→ Stored data:
===============
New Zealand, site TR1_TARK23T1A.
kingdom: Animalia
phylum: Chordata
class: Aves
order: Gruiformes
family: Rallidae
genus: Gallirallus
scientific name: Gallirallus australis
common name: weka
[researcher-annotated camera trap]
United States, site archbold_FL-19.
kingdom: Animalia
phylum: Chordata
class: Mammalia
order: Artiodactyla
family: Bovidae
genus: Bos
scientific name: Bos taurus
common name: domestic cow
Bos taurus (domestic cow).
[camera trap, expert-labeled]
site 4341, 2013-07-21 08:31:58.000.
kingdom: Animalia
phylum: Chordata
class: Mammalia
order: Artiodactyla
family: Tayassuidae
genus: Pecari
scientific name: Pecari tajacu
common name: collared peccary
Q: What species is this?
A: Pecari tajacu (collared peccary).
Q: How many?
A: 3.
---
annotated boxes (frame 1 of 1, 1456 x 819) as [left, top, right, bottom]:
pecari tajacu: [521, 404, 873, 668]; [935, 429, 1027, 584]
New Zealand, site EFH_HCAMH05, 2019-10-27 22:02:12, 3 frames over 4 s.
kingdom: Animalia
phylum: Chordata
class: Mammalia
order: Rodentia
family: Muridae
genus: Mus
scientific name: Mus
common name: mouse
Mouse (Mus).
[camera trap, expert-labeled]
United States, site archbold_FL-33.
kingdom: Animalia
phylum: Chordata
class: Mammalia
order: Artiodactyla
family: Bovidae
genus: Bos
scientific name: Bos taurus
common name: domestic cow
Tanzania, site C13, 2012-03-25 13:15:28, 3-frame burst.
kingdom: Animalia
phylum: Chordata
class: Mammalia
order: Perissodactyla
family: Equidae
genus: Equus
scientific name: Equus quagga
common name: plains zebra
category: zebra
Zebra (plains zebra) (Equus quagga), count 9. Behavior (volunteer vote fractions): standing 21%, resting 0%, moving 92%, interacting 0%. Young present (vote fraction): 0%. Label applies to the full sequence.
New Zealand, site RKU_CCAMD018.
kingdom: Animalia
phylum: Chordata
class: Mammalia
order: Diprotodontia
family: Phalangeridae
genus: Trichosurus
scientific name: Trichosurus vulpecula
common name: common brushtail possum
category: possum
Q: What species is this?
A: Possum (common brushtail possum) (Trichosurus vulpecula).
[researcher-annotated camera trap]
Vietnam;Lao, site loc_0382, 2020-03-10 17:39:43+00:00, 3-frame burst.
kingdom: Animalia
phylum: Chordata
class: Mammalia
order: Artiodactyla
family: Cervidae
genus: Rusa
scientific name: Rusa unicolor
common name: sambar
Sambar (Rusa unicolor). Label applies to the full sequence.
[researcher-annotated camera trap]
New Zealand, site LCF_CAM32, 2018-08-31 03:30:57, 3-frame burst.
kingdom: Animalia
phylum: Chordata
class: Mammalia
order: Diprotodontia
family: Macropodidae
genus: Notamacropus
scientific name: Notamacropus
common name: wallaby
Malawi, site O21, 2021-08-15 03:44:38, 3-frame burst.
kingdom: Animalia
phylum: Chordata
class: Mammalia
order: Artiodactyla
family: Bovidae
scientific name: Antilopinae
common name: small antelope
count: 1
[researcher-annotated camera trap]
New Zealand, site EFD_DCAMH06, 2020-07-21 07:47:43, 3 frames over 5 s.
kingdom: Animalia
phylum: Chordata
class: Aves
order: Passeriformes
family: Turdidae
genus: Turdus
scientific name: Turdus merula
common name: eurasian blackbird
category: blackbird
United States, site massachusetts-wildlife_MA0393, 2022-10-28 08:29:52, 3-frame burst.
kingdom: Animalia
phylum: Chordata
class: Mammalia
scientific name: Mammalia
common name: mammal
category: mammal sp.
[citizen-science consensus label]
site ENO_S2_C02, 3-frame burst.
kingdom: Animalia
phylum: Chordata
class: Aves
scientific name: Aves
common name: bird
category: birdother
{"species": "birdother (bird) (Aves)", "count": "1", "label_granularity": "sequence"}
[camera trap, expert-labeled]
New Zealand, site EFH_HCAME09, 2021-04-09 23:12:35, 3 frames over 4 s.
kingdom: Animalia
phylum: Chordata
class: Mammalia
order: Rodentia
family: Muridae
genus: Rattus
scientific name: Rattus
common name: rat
===============
→ Task: Exactly as they stand in the records above, print the lines from the one containing "category: mammal sp." through the final line, inclusive.

→ Exercise solution:
category: mammal sp.
[citizen-science consensus label]
site ENO_S2_C02, 3-frame burst.
kingdom: Animalia
phylum: Chordata
class: Aves
scientific name: Aves
common name: bird
category: birdother
{"species": "birdother (bird) (Aves)", "count": "1", "label_granularity": "sequence"}
[camera trap, expert-labeled]
New Zealand, site EFH_HCAME09, 2021-04-09 23:12:35, 3 frames over 4 s.
kingdom: Animalia
phylum: Chordata
class: Mammalia
order: Rodentia
family: Muridae
genus: Rattus
scientific name: Rattus
common name: rat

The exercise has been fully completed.